DOCUMENT EXTRACT:
---
My mother always told me that the best way to dispel discontent is to think about something happy. As snow and cold ushered in the month of March like a polar lion on the prowl, burying hellebores and barely nascent snowdrops, I took my mother’s words to heart and found something very happy to think about: The Jardin Serre de la Madone in Menton, last stop on the French Riviera before the Italian border.

Lawrence Johnston, who bought the property in 1924, created Serre de la Madone which he owned until his death in 1958. Born in France to an expat Baltimore financier and his English wife, Johnston became a British citizen and fought in the Second Boer War in South Africa after finishing his education at Cambridge. Major Johnston, a man of independent means, was a passionate plantsman, so when his mother purchased Hidcote Manor in 1907, he set to work creating what is now one of Britain’s most famous and influential gardens.
---
SOURCE EXCERPT:
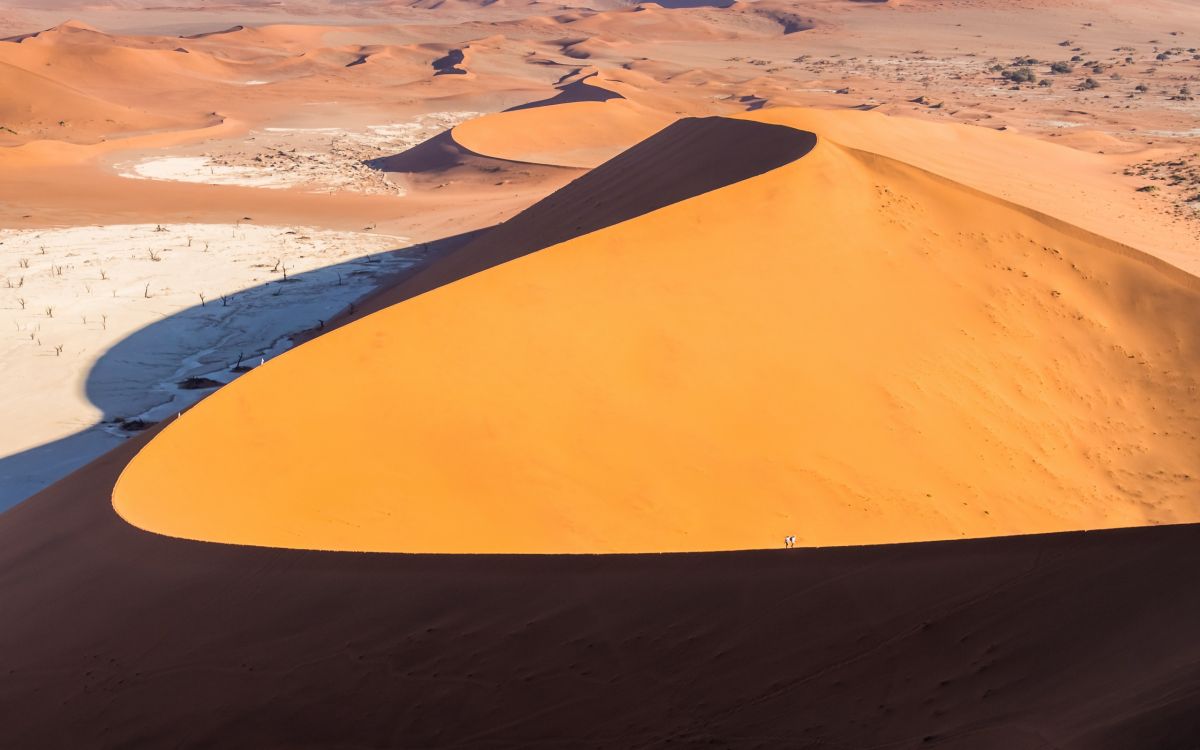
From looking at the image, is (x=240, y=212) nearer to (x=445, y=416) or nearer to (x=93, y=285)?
---
TO DO: Give every year that appears in the passage about the Serre de la Madone garden, in the order they appear. The data have nothing to do with what comes next.

RESPONSE: 1924, 1958, 1907